- _Task_:
Gather every line in the material that contains the word "debris". Case counts, so match only that exact capitalization.

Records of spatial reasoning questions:
Start
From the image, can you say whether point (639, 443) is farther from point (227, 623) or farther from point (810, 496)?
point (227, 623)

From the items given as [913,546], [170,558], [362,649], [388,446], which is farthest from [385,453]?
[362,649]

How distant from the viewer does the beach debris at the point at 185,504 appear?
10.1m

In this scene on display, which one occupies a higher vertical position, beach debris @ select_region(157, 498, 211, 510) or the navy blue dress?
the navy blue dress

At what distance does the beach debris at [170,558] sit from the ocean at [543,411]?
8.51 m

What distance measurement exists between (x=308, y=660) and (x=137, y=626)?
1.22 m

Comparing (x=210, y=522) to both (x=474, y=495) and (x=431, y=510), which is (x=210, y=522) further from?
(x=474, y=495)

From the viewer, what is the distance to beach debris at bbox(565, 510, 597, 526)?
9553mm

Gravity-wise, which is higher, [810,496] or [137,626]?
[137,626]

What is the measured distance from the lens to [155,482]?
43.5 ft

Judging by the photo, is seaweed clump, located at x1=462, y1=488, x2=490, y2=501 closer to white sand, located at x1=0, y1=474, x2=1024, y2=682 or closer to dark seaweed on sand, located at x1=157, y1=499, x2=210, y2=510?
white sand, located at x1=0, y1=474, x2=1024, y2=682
End
- _Result of the exercise_:
How distant from the viewer does the beach debris at the point at 185,504 appear?
In this scene on display, which one occupies a higher vertical position, beach debris @ select_region(157, 498, 211, 510) or the navy blue dress?
At what distance does the beach debris at [170,558] sit from the ocean at [543,411]?
From the viewer, what is the distance to beach debris at bbox(565, 510, 597, 526)?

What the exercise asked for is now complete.